____ Data

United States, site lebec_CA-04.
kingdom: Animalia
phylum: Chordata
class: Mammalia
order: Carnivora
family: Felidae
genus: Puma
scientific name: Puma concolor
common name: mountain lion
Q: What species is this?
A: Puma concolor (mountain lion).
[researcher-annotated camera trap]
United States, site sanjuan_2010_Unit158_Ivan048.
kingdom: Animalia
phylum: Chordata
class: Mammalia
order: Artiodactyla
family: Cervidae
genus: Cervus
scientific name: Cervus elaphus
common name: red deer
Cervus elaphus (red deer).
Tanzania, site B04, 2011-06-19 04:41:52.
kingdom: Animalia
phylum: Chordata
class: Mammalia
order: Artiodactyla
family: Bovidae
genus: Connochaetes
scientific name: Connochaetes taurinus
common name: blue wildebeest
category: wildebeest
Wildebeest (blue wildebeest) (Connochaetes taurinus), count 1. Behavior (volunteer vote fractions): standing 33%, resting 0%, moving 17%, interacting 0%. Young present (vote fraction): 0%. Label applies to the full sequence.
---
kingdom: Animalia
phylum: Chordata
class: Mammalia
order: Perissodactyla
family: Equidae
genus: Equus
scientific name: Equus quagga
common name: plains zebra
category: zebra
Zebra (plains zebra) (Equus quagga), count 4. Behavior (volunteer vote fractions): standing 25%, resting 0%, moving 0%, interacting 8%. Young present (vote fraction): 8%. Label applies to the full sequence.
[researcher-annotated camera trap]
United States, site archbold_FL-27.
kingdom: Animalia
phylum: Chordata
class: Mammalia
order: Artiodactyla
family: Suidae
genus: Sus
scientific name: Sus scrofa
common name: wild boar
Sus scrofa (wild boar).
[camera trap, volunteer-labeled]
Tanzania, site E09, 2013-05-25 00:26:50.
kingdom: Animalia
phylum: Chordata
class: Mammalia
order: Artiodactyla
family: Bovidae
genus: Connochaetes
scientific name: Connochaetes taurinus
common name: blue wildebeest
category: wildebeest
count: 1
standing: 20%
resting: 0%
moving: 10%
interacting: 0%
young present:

________

# Prompt
Each record above should be restated word for word.

# Answer to the exercise
United States, site lebec_CA-04.
kingdom: Animalia
phylum: Chordata
class: Mammalia
order: Carnivora
family: Felidae
genus: Puma
scientific name: Puma concolor
common name: mountain lion
Q: What species is this?
A: Puma concolor (mountain lion).
[researcher-annotated camera trap]
United States, site sanjuan_2010_Unit158_Ivan048.
kingdom: Animalia
phylum: Chordata
class: Mammalia
order: Artiodactyla
family: Cervidae
genus: Cervus
scientific name: Cervus elaphus
common name: red deer
Cervus elaphus (red deer).
Tanzania, site B04, 2011-06-19 04:41:52.
kingdom: Animalia
phylum: Chordata
class: Mammalia
order: Artiodactyla
family: Bovidae
genus: Connochaetes
scientific name: Connochaetes taurinus
common name: blue wildebeest
category: wildebeest
Wildebeest (blue wildebeest) (Connochaetes taurinus), count 1. Behavior (volunteer vote fractions): standing 33%, resting 0%, moving 17%, interacting 0%. Young present (vote fraction): 0%. Label applies to the full sequence.
---
kingdom: Animalia
phylum: Chordata
class: Mammalia
order: Perissodactyla
family: Equidae
genus: Equus
scientific name: Equus quagga
common name: plains zebra
category: zebra
Zebra (plains zebra) (Equus quagga), count 4. Behavior (volunteer vote fractions): standing 25%, resting 0%, moving 0%, interacting 8%. Young present (vote fraction): 8%. Label applies to the full sequence.
[researcher-annotated camera trap]
United States, site archbold_FL-27.
kingdom: Animalia
phylum: Chordata
class: Mammalia
order: Artiodactyla
family: Suidae
genus: Sus
scientific name: Sus scrofa
common name: wild boar
Sus scrofa (wild boar).
[camera trap, volunteer-labeled]
Tanzania, site E09, 2013-05-25 00:26:50.
kingdom: Animalia
phylum: Chordata
class: Mammalia
order: Artiodactyla
family: Bovidae
genus: Connochaetes
scientific name: Connochaetes taurinus
common name: blue wildebeest
category: wildebeest
count: 1
standing: 20%
resting: 0%
moving: 10%
interacting: 0%
young present:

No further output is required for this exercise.